Truman had a compelling reason to freeze interest rates. On January 25, 1951, he frozen wages and prices apart from farm prices. It was toxic to raise borrowing costs, especially on mortgages, while freezing wages. More importantly, in January 1951, Truman faced the possibility of World War I. . . Truman and (Treasury Secretary) Snyder wanted to keep the costs of raising funds for the deficit coming from the wider war.
As the Korean war escalated, consumers rushed to buy goods, commodity prices skyrocketed, and CPI inflation was running at a rate of 21% per year for the three months ended in February 1951. Yikes.
Therefore, Truman has impressed not only Chair McCabe, but the entire federal open market committee, summoned to the White House, impressing their patriotic obligation to maintain confidence in government securities in times of national crisis. The White House followed up at a press conference declaring it.
The Federal Reserve has pledged its support to President Truman to maintain stability in government securities as long as the emergency continues.
Unfortunately, FOMC did not do that. Maintaining public ambiguity about their commitment to continuing the Treasury bid was one of the few cards they had. And Gov. Marriner Eccles confirmed that the New York Times and the Washington Post knew that.
Perhaps unsurprisingly, it made it even more clear that members of the FOMC would increase, and at an increasing volume, it forced the increase inflation to be a direct result of the yield cap forced by the Ministry of Finance.
As Treasury Secretary John Wesley Snyder headed to hospital on February 11 for a cataract operation, negotiations with the Fed were officially handed over to Deputy Treasury Commander William McShesney Martin. The assumption (and perhaps even the instructions) was to suspend the escalating crisis for weeks before Snyder returned.
But Martin – the financial wonder that became president of the NYSE over a decade ago at just 31 years old – quickly moved.

Martin has signed an agreement between the Fed and the Treasury Department. It was accompanied by a grand debt exchange in which bondholders stripped their money put options (which is what forces the active unwilling Fed to force QE into effect) in exchange for their ability to exchange higher coupons for the Ministry of Fed under the new financial system. For some reason, he sold the plan to a boss still tied to the hospital.
If this sounds like a Fed victory, it should be weighed against what might be seen as a price: McCabe’s resignation as Fed Chairman.
Truman managed to put his man in the Fed, a loyal trove-based man.

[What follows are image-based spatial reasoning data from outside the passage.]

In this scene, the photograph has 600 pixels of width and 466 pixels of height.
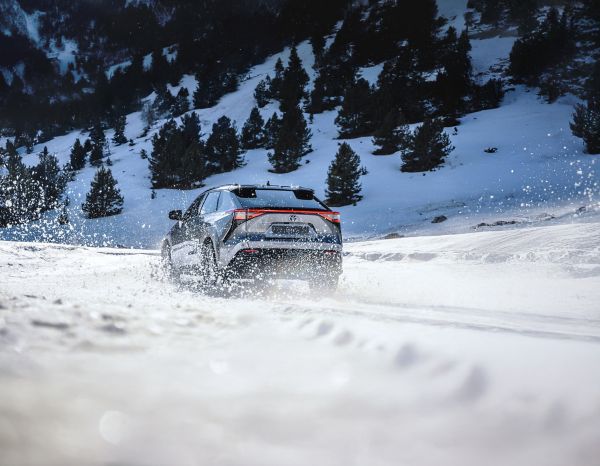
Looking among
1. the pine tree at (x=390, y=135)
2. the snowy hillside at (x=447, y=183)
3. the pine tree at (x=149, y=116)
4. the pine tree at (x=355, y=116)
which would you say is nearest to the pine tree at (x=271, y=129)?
the snowy hillside at (x=447, y=183)

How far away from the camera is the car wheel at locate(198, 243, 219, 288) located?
246 inches

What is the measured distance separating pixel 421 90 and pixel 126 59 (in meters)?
72.4

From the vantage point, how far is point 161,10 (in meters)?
101

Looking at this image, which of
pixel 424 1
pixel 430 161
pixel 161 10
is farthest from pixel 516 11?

Someone who understood his big picture. A low rate guy. Who did he choose? Why, of course, William McSchesney Martin.
According to Leach, the then-US Central Bank economist, the initial response from the Fed’s board and staff was that “the Fed won the battle but lost the war.” The Fed may have been released from the Treasury, but the Treasury “recaptured it by setting up its own man.”
The low-priced Martin was confirmed by the Senate on March 21. And in his first statement as chairman, he:
. . . (u)Nless Inflation is controlled, but could prove to be even more serious to our country’s vitality than the grander attacks of enemies outside our country. I pledge to support all reasonable measures to maintain the purchasing power of the dollar.

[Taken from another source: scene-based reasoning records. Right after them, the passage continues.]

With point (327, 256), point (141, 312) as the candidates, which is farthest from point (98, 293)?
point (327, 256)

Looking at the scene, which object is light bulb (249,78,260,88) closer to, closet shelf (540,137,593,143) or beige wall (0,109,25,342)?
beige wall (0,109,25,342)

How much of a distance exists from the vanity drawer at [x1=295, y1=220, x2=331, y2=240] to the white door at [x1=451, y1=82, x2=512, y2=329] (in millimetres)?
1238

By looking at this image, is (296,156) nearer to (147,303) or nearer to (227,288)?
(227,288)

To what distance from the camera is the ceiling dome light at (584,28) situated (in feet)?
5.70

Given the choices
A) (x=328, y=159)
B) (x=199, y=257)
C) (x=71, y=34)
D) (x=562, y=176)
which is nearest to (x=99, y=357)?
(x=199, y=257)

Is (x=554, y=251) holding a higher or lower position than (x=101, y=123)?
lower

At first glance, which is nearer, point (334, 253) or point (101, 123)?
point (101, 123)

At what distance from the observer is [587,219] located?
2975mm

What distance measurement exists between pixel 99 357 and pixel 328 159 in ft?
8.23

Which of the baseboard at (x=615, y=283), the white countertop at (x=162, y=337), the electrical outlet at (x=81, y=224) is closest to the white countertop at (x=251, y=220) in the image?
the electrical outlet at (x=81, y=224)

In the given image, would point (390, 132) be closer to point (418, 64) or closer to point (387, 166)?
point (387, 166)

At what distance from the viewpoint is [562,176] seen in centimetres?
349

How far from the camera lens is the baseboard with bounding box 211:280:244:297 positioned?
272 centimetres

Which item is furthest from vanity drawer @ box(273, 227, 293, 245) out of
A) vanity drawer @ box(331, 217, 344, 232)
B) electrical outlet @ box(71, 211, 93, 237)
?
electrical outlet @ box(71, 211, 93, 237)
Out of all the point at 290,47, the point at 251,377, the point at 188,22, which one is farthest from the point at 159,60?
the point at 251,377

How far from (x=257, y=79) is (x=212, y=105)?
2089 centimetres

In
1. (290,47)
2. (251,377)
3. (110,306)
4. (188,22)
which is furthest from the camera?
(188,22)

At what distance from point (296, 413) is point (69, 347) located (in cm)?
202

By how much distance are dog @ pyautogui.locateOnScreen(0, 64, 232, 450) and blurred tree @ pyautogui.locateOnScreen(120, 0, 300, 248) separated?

Wait, what? Martin became a fierce advocate for central bank independence rather than a supine low-cost man, making the Fed’s job clear as “a chaperone that removed the punch bowl when the party really warmed up.”
He hiked the rates and inflation fell (I believe autumn is totally doing by Martin, given the long and variable delays in monetary policy). Today, the agreement designed by Martin is considered the birth of a modern, independent US central bank.
How did Truman get this?
A few years later, Martin happened to meet Harry Truman on the streets of New York City. Truman stared at him and said, “Traitor,” then continued.
What are Trump’s lessons? If you really want a lower fee, make sure you appoint a real, awful stooge, not a new Martin.